Depuis le 1er janvier, une vidéo largement partagée sur TikTok annonce qu’une taxe de 0,5 % sera appliquée à chaque paiement par carte à partir de 2026. Les images utilisées — des extraits de débats à l’Assemblée nationale, une voix off générée par intelligence artificielle, des éléments graphiques proches de ceux des médias — donnent au message une apparence crédible. Mais cette mesure n’existe pas. Aucune loi ou projet officiel ne prévoit l’instauration d’un tel prélèvement.
Cette fausse information illustre une tendance croissante : l’utilisation de contenus émotionnels pour générer de l’engagement, sans se soucier de la véracité des faits. Plus le message est tranché, inquiétant ou spectaculaire, plus il est partagé. Et plus il est partagé, plus il rapporte à son créateur, expliquent nos confrères de Franceinfo.
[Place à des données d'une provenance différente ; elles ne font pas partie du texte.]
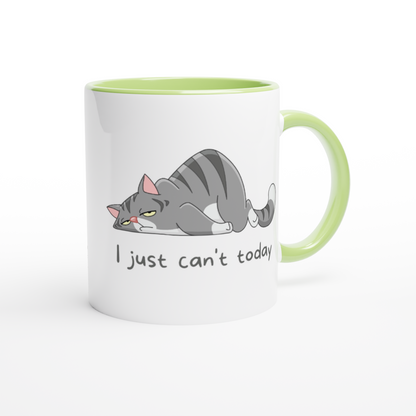 Cat, I Just Can't Today - White 11oz Ceramic Mug with Colour Inside Colour 11oz Mug animal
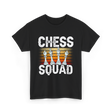 Chess Squad Chess Player T-Shirt - Black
D’autres annonces ciblent les couples ou les salariés
La vidéo sur la prétendue taxe bancaire n’est pas un cas isolé. D’autres infox ont circulé en parallèle, avec des mécanismes similaires. Parmi elles, une “taxe de cohabitation” de 180 euros par an que les couples non mariés devraient soi-disant payer dès 2026. Là encore, aucune base légale, aucune déclaration officielle, ni aucune discussion parlementaire ne viennent confirmer cette rumeur.
Certaines vidéos diffusent aussi de fausses bonnes nouvelles. Exemple : une augmentation annoncée de 220 euros nets par mois du Smic, dès janvier. En réalité, la hausse réelle du salaire minimum ne dépasse pas une vingtaine d’euros. Ce mélange de vrai et de faux brouille les repères et renforce l’effet viral.
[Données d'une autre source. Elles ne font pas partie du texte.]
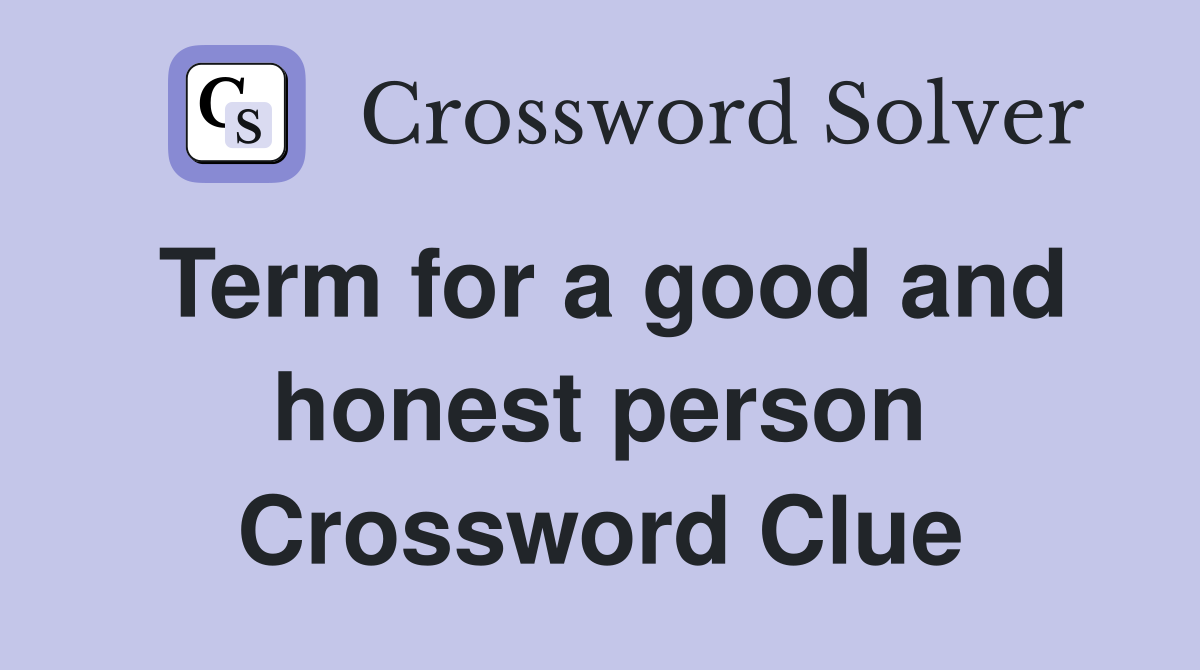 Term for a good and honest person Crossword Clue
La désinformation : un business bien rôdé
À l’origine de ces contenus se trouvent des créateurs rémunérés au nombre de vues. Sur TikTok, au-delà de 10 000 abonnés, les vidéos deviennent monétisables. Certains utilisateurs publient plusieurs vidéos par jour, souvent enchaînant informations fiables, rumeurs douteuses et pures inventions, avec pour seul objectif de maintenir l’audience.
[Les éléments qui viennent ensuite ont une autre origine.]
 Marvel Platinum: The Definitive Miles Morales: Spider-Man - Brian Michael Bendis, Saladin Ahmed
Des influenceurs auditionnés en commission parlementaire reconnaissent eux-mêmes que le contenu le plus efficace est celui qui provoque une réaction immédiate. L’indignation, la colère ou l’espoir servent de levier pour maximiser les partages.
Comment ne pas se faire piéger ?
La répétition de ces campagnes de désinformation rappelle l’importance de vérifier les sources avant de partager. Face à une affirmation étonnante ou choquante, consulter plusieurs médias fiables ou le site d’une administration permet souvent de lever le doute. La viralité n’est pas un gage de vérité. Et en 2026, le premier réflexe citoyen reste la vérification.